:: Twoje zadanie ::
Przytocz bez zmian fragment tekstu o Federicu Riccim: zacznij od słów „Aktualnie na stronie”, a skończ na słowach „oficjalnego portalu Romy.”.

:: Tekst źródłowy ::
Aktualnie na stronie przebywa 16 gości oraz 0 użytkowników!
- AS Roma
- Historia
- Rozgrywki
- Publicystyka
- Statystyki
- Serwis
Federico Ricci, pomocnik Romy, grający na wypożyczeniu w Crotone, mówi, że chce naśladować karierę Alessandro Florenziego, który właśnie po świetnym sezonie 2011/2012 w zespole Rossoblu, zasłużył na powrót do zespołu Giallorossich.
"Mam nadzieję zrobić to samo, co Florenzi. Moim celem jest gra na wysokim poziomie, a marzeniem jest gra w Romie, gdyż jestem kibicem klubu. Poza tym idę tą samą droga co Alessandro i mam nadzieję go naśladować", mówi 21-latek dla oficjalnego portalu Romy.

:: Zawartość zbioru ::
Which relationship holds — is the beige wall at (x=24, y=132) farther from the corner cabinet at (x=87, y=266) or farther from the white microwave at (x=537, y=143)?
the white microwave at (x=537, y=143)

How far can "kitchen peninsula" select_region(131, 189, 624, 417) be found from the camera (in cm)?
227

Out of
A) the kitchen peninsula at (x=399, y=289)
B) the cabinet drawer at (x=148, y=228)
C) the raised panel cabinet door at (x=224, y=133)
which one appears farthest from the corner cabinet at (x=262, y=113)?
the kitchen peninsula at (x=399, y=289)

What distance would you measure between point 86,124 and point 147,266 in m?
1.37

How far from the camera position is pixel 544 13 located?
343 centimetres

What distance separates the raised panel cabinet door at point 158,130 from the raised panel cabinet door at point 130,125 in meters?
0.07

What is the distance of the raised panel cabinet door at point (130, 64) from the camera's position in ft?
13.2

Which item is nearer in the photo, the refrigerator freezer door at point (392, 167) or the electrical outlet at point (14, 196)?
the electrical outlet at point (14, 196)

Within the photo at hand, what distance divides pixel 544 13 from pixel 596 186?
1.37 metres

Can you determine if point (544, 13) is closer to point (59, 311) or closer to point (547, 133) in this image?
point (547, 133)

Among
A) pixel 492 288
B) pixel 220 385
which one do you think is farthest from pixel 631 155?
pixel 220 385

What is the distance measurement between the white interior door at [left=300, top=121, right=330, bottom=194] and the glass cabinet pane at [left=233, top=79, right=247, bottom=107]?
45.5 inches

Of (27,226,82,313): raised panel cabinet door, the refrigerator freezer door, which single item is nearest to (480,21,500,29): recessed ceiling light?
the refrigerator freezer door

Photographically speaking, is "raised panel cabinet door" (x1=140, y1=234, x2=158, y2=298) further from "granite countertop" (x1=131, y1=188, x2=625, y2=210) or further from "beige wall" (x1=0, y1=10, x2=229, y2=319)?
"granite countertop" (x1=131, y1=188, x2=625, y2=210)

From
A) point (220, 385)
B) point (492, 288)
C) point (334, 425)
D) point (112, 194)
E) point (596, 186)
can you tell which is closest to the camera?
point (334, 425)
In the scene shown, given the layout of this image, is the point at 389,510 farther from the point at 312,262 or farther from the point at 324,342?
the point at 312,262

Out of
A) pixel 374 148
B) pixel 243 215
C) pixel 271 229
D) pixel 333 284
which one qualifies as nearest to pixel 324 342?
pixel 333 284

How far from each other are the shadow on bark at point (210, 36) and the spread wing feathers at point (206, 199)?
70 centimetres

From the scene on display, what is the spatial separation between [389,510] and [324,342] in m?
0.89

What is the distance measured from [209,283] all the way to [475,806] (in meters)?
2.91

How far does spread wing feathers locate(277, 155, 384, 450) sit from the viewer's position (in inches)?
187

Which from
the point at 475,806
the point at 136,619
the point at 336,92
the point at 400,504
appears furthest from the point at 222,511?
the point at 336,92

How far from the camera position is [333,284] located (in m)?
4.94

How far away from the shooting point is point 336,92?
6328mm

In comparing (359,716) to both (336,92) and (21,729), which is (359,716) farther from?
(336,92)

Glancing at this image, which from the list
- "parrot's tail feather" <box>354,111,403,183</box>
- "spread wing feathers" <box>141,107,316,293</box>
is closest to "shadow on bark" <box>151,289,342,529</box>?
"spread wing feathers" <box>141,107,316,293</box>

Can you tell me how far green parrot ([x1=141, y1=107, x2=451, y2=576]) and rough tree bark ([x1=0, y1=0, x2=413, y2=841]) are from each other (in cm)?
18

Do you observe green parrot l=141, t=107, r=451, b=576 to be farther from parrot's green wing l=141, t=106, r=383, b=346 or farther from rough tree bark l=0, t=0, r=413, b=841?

:: Pełna odpowiedź ::
Aktualnie na stronie przebywa 16 gości oraz 0 użytkowników!
- AS Roma
- Historia
- Rozgrywki
- Publicystyka
- Statystyki
- Serwis
Federico Ricci, pomocnik Romy, grający na wypożyczeniu w Crotone, mówi, że chce naśladować karierę Alessandro Florenziego, który właśnie po świetnym sezonie 2011/2012 w zespole Rossoblu, zasłużył na powrót do zespołu Giallorossich.
"Mam nadzieję zrobić to samo, co Florenzi. Moim celem jest gra na wysokim poziomie, a marzeniem jest gra w Romie, gdyż jestem kibicem klubu. Poza tym idę tą samą droga co Alessandro i mam nadzieję go naśladować", mówi 21-latek dla oficjalnego portalu Romy.